- **TASK GOAL**: Lay out the captions from the rows below as a numbered list, skipping any rows with no text. Leave the pictures out of your answer.

━━ INFORMATION SUPPLIED

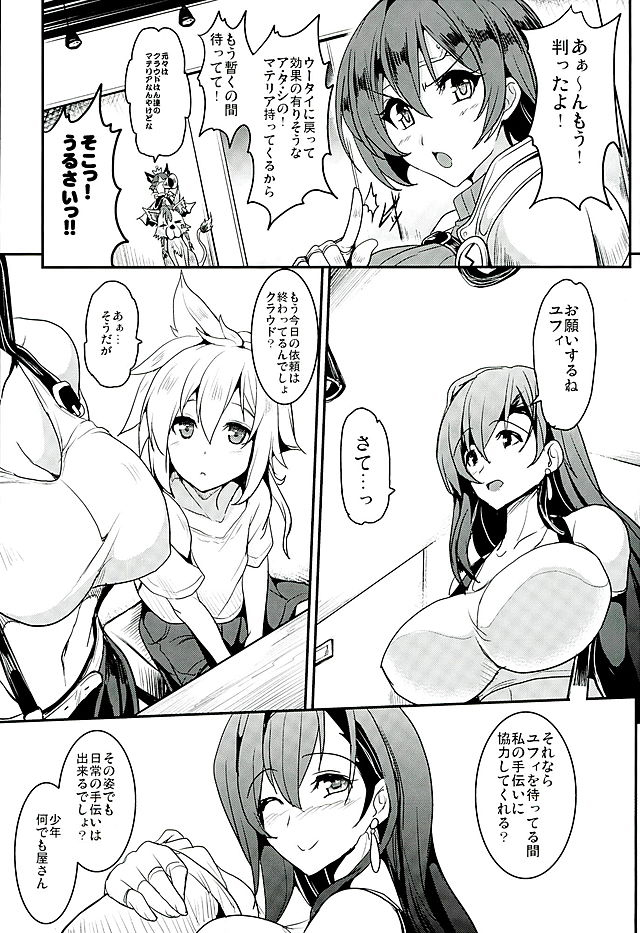 (C89) [YO-METDO (Yasakani An)] Tifa x Kura・Heaven (Final Fantasy VII) page 5 full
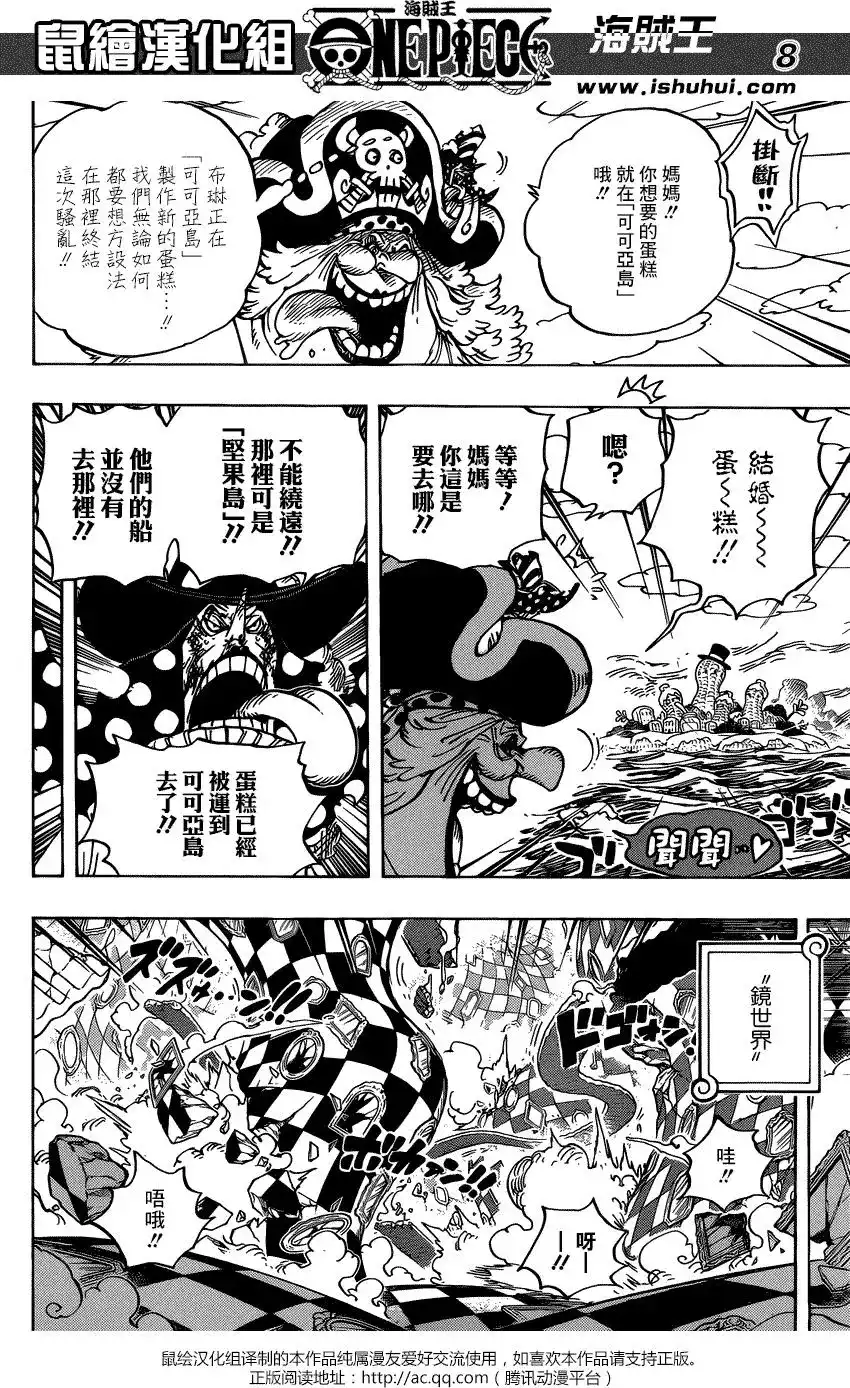 ONE PIECE航海王 单话 第882回 第8页
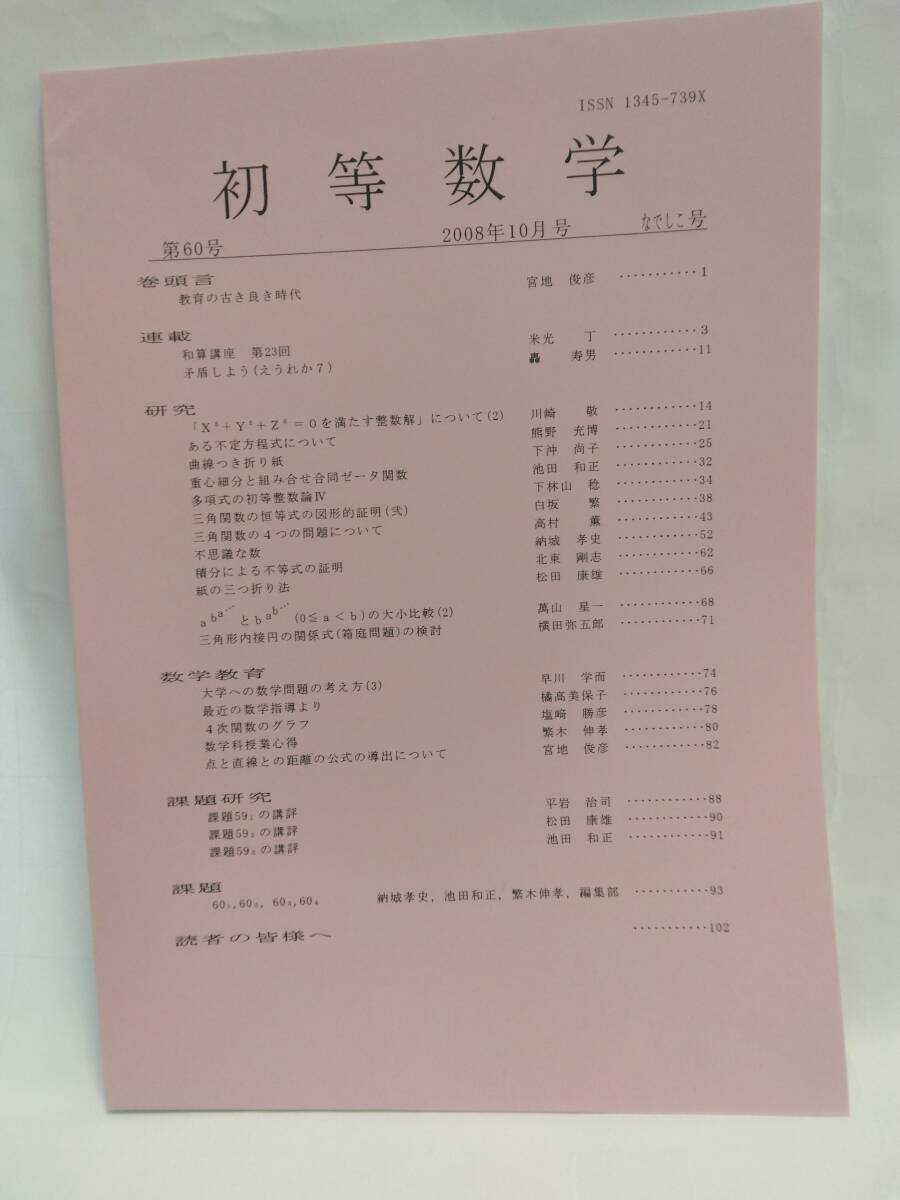 初等数学　第60号　　2008年10月　なでしこ号_画像1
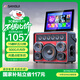 山水（SANSUI）C6戶(hù)外K歌專(zhuān)用家庭ktv音響套裝卡拉ok一體機廣場(chǎng)舞音響帶顯示屏大功率家用視頻唱歌點(diǎn)歌機樂(lè )器音箱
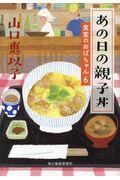 あの日の親子丼 / 食堂のおばちゃん 6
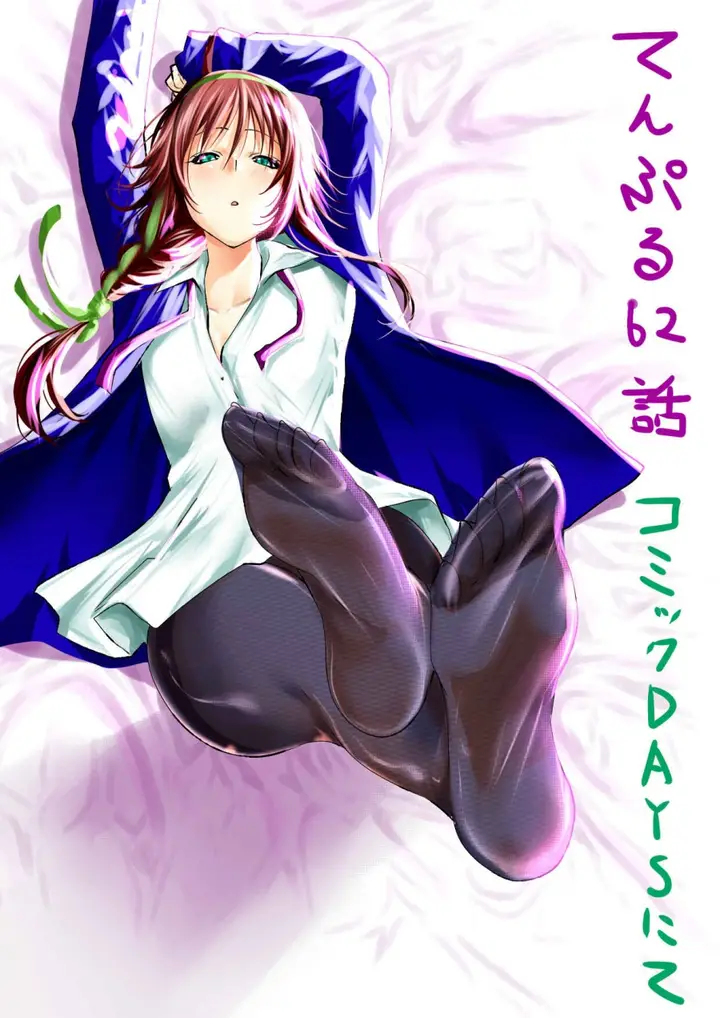 image-komik-temple-chapter-62-20/22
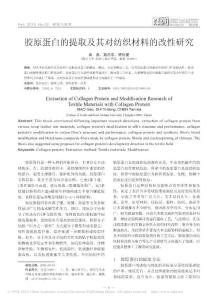 膠原蛋白的提取及其對紡織材料的改性研究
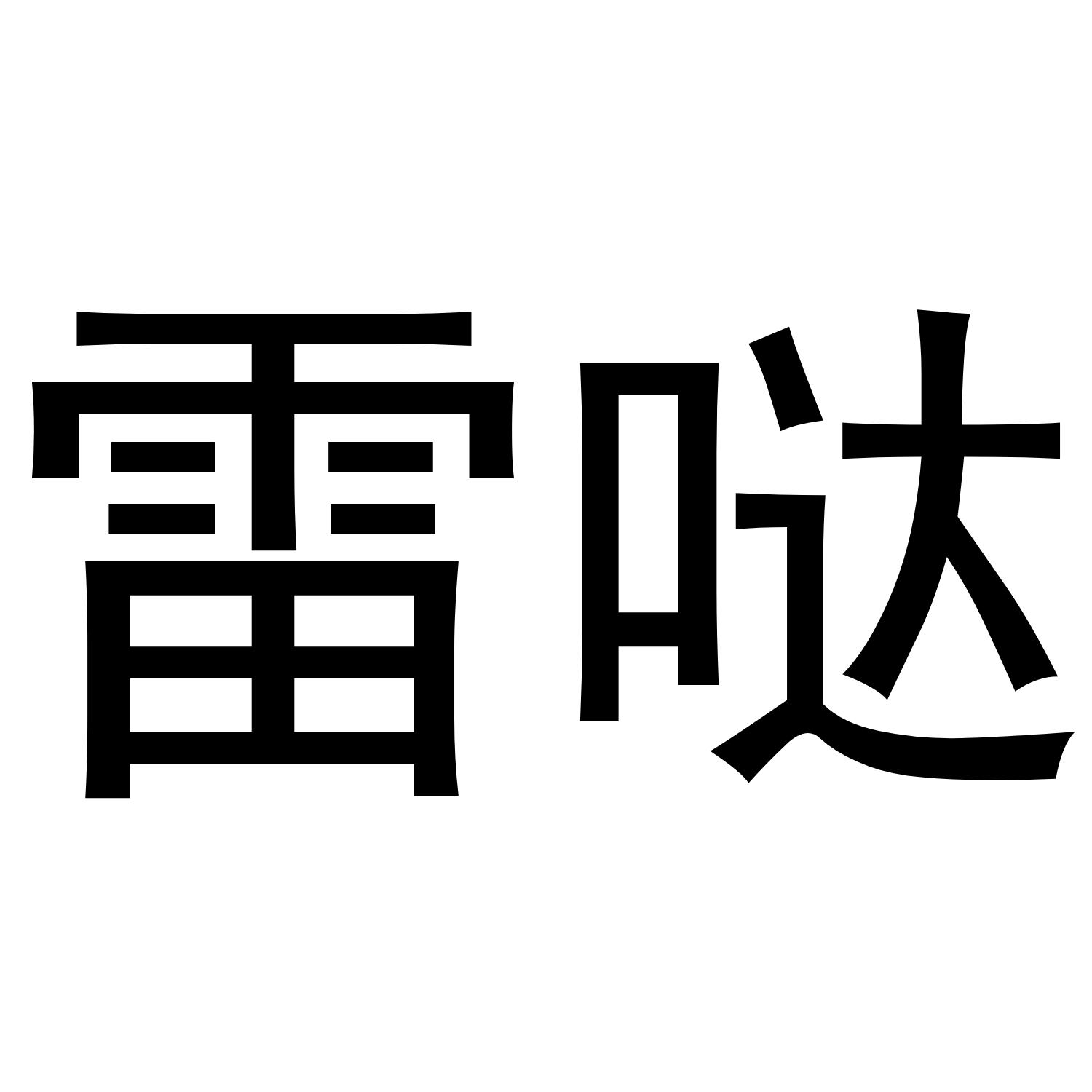 雷哒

━━━━

- **WRITTEN SOLUTION**:
1.  (C89) [YO-METDO (Yasakani An)] Tifa x Kura・Heaven (Final Fantasy VII) page 5 full
2.  ONE PIECE航海王 单话 第882回 第8页
3.  初等数学　第60号　　2008年10月　なでしこ号_画像1
4.  山水（SANSUI）C6戶(hù)外K歌專(zhuān)用家庭ktv音響套裝卡拉ok一體機廣場(chǎng)舞音響帶顯示屏大功率家用視頻唱歌點(diǎn)歌機樂(lè )器音箱
5.  あの日の親子丼 / 食堂のおばちゃん 6
6.  image-komik-temple-chapter-62-20/22
7.  膠原蛋白的提取及其對紡織材料的改性研究
8.  雷哒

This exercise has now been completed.